In short, propagation means refocusing within the organization in order to build on success, and this will have implications for every part of the organization. However, I believe that it is a more robust and realistic concept than replication. In financial terms, a comparatively modest outlay can deliver considerable impact by helping to make it possible for successful projects to continue, to be adapted to new settings, and to be communicated more widely.
James R Posner, PhD, is Chair of the US-based Posner-Wallace Foundation. Email Posnerplus@AOL.com
Comment Geoff Mulgan
James Posner’s piece is a useful corrective to some of the less considered discussions of scaling up and replication. These latter metaphors come from manufacturing, where the same thing can be multiplied infinitely without it changing. Some of them are attractive because anyone involved in social change naturally wants their model to have the maximum possible impact in meeting needs.
Equally they want to achieve a fair return for their work, which is why there has been so much interest in adapting intellectual property models from business, and turning social ventures into franchises or licences. Add to that mix the assumption of many in the venture philanthropy field that there is no fundamental difference between scaling up a technology company and scaling up a programme for the homeless, and it’s not surprising that this language has become ubiquitous.
There have been some examples of success in scaling up, where the same model has spread to many countries and communities without changing much. A good contemporary example might be nurse/family partnerships. But there are far fewer successful examples than one might expect from the rhetoric around social entrepreneurship and NGO management. Indeed, almost without exception the truly transformative ideas – from low-carbon living to disability rights, microcredit to zero waste – have spread in much more complicated and messy ways.
There are many reasons for this. Some have to do with lack of access to capital and skills. Some have to do with the fact that growth usually requires changes of form: NGOs can rarely grow without changing their leadership, aspects of their culture, their stakeholders and their internal systems. Some of the reasons have to do with culture: an idea may work brilliantly in Atlanta but prove wholly unsuitable in Athens.
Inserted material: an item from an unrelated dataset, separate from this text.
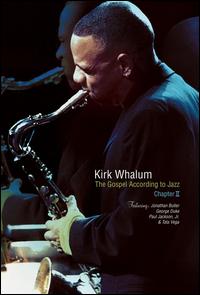 Gospel According to Jazz: Chapter 2 [Video/DVD] von Kirk Whalum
It is also inherently hard to scale up services that are about care and love: by their nature these are human scale and collapse when they are organized at an industrial scale. James Posner is right that the language of propagation fits better with the mindset of most social innovators and activists, who are more concerned to see their idea spread than to control its precise form.
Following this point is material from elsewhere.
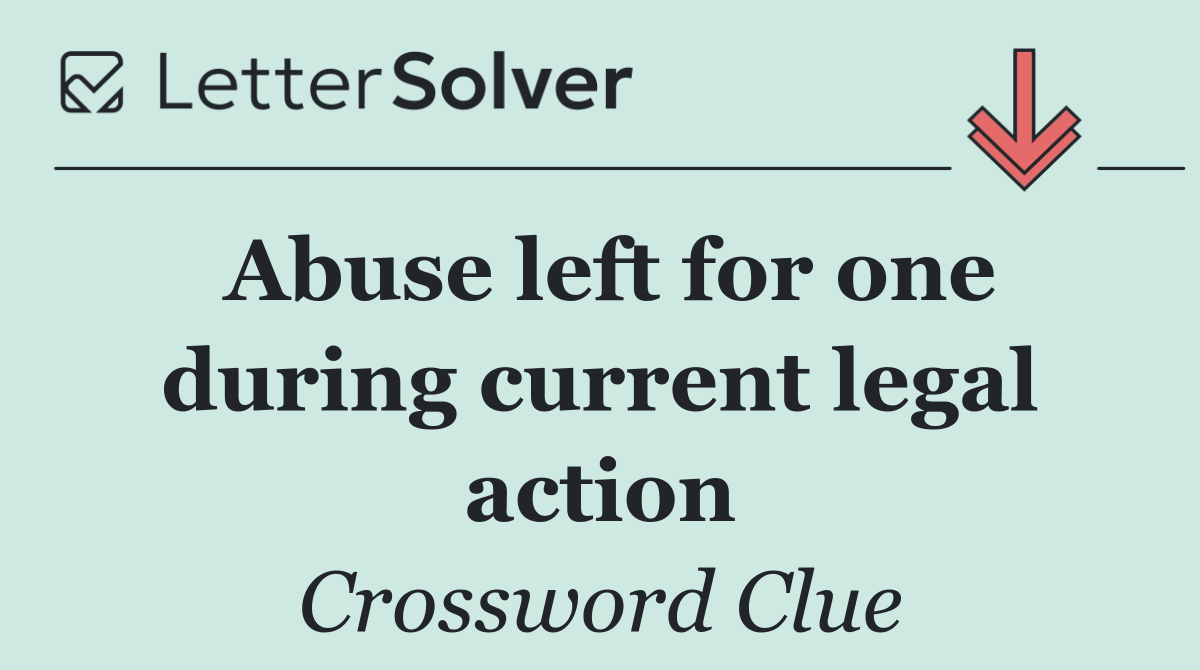 Abuse left for one during current legal action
But propagation is itself often too narrow a metaphor. Some patterns of growth involve grafting – a new idea is grafted on to existing organizations. Others diffuse. Nor is it enough simply to devote resources to propagation. Our work on the growth of innovations emphasizes the need to link what we call effective supply (turning the model into something truly robust) and effective demand (finding someone willing to pay for it). In some cases the priority is advocacy to promote demand, persuading people that there’s a need for the idea in the first place; in others, where demand is already there, it’s enough to promote and propagate.
So yes, let’s not get too stuck on inappropriate concepts of scaling up and replication. But let’s also find a wider set of metaphors and concepts to fit the complexities of social change.